There has been and will be several articles and videos of people criticizing Trout for sticking with the Angels and more criticism for the Angels and their inept ownership that continues to slide deeper into mediocrity.
However, the facts are the facts. The situation is what it is. Trout decided to take that 12 year extension worth $426 million back in 2019. He could’ve waited it out for another year or two and held the Angels’ feet to the fire to go out and build a better squad around him and Shohei Ohtani.
Given all the injuries he’s had since that time, it turned out to be a brilliant move on Trout’s part, although he probably still would’ve gotten a big extension at some point.
On the flip side, the Angels’ ownership could have had serious discussions with Trout and given him an out (alla Damian Lillard with the Portland Trail Blazers in the NBA); saying that it’s best for him and the organization if the two parted ways, and sought a deal that suited both him and the team.
However, none of that happened and likely won’t happen, at least not this year.
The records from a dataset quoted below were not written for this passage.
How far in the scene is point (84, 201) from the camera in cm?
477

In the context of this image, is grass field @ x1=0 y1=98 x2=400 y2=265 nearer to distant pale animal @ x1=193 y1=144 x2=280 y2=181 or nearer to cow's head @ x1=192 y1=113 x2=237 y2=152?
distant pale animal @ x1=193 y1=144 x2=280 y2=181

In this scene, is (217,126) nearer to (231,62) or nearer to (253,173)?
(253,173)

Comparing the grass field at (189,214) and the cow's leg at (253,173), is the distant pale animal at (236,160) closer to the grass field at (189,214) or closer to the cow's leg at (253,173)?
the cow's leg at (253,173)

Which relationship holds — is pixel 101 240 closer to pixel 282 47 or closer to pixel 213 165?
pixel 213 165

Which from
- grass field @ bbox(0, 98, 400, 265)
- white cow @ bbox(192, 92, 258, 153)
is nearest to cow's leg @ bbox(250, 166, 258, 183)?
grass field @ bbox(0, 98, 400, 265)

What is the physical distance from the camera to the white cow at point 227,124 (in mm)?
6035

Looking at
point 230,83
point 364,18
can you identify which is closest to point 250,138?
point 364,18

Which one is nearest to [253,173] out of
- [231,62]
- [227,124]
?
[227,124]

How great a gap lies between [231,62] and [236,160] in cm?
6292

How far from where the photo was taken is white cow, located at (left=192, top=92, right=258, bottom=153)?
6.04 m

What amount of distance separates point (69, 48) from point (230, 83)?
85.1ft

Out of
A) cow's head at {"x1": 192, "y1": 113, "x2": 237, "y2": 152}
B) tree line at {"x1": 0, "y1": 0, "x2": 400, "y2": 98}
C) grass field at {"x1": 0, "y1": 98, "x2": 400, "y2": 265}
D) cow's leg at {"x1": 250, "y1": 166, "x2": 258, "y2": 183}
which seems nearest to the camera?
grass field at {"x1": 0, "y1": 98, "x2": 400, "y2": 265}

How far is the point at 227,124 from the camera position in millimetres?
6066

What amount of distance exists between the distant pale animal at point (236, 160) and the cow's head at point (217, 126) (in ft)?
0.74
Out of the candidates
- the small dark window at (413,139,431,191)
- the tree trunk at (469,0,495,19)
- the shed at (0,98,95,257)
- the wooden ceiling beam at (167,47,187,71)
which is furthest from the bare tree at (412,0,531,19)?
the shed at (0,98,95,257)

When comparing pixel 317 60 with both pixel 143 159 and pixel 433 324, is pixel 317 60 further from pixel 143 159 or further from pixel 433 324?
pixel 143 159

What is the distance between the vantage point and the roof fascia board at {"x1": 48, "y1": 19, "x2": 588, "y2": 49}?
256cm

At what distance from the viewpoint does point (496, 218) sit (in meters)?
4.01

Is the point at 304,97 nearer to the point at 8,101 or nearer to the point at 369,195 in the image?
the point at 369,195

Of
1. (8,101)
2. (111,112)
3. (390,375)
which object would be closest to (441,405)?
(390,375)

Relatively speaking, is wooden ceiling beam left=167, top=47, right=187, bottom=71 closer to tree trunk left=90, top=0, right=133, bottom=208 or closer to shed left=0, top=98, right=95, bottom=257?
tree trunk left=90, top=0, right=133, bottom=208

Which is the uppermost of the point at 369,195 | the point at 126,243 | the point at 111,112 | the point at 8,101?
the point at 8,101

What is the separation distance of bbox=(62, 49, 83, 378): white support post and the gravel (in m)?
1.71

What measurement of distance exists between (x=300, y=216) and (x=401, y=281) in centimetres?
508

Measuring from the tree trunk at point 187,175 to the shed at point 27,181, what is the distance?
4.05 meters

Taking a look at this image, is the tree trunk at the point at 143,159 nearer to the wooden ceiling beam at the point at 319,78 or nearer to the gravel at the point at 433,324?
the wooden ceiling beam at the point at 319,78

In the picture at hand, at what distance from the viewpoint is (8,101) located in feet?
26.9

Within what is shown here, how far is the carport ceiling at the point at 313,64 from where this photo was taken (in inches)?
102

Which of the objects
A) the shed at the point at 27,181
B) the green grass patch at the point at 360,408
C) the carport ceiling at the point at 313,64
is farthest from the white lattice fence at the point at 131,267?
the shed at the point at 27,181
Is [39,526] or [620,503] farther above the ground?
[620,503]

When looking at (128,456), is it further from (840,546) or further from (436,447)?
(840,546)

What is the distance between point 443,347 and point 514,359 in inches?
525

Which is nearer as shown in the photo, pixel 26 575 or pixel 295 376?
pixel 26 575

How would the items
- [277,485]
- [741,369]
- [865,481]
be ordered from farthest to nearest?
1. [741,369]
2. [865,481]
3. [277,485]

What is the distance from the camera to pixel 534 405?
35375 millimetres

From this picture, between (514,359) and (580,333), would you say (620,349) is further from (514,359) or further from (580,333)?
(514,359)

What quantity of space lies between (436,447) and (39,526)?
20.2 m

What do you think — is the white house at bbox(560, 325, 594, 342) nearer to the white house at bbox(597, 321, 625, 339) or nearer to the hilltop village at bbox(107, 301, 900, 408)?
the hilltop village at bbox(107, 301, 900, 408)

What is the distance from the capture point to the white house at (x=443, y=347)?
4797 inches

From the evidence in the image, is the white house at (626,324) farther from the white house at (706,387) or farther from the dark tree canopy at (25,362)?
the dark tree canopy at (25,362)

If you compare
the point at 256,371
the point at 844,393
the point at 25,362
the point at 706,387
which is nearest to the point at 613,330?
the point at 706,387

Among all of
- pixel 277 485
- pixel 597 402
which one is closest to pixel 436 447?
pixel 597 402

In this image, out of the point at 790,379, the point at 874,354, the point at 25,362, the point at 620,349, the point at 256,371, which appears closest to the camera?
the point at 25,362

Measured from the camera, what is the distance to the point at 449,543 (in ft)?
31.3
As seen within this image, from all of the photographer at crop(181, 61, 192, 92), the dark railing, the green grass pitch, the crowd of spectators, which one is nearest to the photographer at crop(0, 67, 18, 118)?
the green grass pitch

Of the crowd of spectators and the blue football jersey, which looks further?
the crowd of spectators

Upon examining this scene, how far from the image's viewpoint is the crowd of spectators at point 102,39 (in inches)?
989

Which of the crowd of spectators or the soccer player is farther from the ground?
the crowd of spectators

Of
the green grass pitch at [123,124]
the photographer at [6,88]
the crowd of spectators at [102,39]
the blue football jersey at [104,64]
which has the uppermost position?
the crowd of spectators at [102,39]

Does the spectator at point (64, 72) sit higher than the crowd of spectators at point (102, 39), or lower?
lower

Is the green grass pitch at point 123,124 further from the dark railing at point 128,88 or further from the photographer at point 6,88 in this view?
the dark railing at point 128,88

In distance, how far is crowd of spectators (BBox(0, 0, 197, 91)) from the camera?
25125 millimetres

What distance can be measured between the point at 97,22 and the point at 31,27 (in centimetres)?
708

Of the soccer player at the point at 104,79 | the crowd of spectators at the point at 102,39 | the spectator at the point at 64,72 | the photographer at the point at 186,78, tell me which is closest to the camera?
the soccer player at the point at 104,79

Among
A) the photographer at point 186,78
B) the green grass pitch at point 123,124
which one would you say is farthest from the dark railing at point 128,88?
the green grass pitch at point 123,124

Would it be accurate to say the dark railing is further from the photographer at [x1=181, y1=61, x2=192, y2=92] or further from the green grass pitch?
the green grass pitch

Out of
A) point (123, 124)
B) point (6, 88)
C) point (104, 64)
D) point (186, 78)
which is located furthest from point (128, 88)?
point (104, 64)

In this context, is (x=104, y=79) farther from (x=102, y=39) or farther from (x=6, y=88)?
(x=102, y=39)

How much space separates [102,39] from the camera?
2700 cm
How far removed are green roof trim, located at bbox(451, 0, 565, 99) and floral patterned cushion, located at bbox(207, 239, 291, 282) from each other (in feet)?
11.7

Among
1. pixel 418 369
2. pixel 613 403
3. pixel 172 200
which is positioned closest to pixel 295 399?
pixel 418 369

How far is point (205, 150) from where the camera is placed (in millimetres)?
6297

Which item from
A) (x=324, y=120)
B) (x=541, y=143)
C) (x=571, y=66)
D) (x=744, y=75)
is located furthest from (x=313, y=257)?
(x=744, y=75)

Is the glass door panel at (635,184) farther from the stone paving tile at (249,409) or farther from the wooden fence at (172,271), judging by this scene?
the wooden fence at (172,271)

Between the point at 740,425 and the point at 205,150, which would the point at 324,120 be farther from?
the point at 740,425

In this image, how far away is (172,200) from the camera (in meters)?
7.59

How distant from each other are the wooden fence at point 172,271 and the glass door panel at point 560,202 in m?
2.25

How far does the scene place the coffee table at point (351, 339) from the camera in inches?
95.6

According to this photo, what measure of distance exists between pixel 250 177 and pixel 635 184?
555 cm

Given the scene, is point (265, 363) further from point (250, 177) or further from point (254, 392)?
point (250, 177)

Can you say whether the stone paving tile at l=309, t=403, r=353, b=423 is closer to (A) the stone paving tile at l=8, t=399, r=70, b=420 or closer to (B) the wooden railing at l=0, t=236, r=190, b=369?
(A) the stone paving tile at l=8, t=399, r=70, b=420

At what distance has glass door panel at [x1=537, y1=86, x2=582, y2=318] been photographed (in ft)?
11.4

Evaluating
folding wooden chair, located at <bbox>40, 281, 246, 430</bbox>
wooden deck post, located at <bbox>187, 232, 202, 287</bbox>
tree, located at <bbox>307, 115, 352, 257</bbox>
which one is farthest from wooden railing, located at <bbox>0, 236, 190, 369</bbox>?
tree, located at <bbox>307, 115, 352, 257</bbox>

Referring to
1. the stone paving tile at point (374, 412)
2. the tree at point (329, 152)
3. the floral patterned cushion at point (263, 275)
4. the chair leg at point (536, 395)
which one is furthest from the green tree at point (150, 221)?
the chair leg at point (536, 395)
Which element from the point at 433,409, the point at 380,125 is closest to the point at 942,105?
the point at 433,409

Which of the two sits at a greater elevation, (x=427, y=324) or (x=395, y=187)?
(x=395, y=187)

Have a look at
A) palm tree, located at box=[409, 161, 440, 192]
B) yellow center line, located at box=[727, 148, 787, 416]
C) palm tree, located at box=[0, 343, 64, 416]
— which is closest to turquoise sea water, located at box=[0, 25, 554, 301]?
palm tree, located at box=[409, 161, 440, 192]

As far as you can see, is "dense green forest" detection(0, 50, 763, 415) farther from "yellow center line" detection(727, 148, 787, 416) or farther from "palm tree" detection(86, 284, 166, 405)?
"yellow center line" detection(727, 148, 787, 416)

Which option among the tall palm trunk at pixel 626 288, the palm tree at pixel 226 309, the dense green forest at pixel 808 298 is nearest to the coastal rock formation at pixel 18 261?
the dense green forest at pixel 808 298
When asked about this before, especially on the heels of Ohtani’s departure, Trout said with sincerity that he didn’t want to bail out and wanted to make it work in Anaheim with the organization that drafted him, developed him, and gave him an opportunity to grow into stardom.
In the majority of his 13 years with the Angels, Trout has done that. He’s won three AL MVPs, an 11-time All-Star, Rookie of the Year, nine-time Silver Slugger, and three-time All-MLB First Team.
Nobody would blame him for asking for a trade, he’s proven his worth many times to this team and the fans. However, he shouldn’t get criticism for wanting to stay, not demanding a trade, and staying loyal amidst a decade of rough years in Anaheim. He made his bed, and he probably knew it could go this way with this ownership when he signed that mega-contract in 2019.
What he also has to come to terms with is he’s not quite the same superstar as he was five or six years ago. He’s older now (about to be 33 in August), more injury prone now, more vulnerable, and in a league with young, rising stars, falling into a tier-2 class of the game’s elite; still great, still an All-Star but not quite the top of the heap anymore.
At the end of the day, both Trout and the Angels aren’t going to get better any time soon. All they can do is build themselves up again and try to improve internally. Like an old married couple, Trout and the Angels have their flaws, but realize the best move is to stick together and continue to go down this bumpy road together.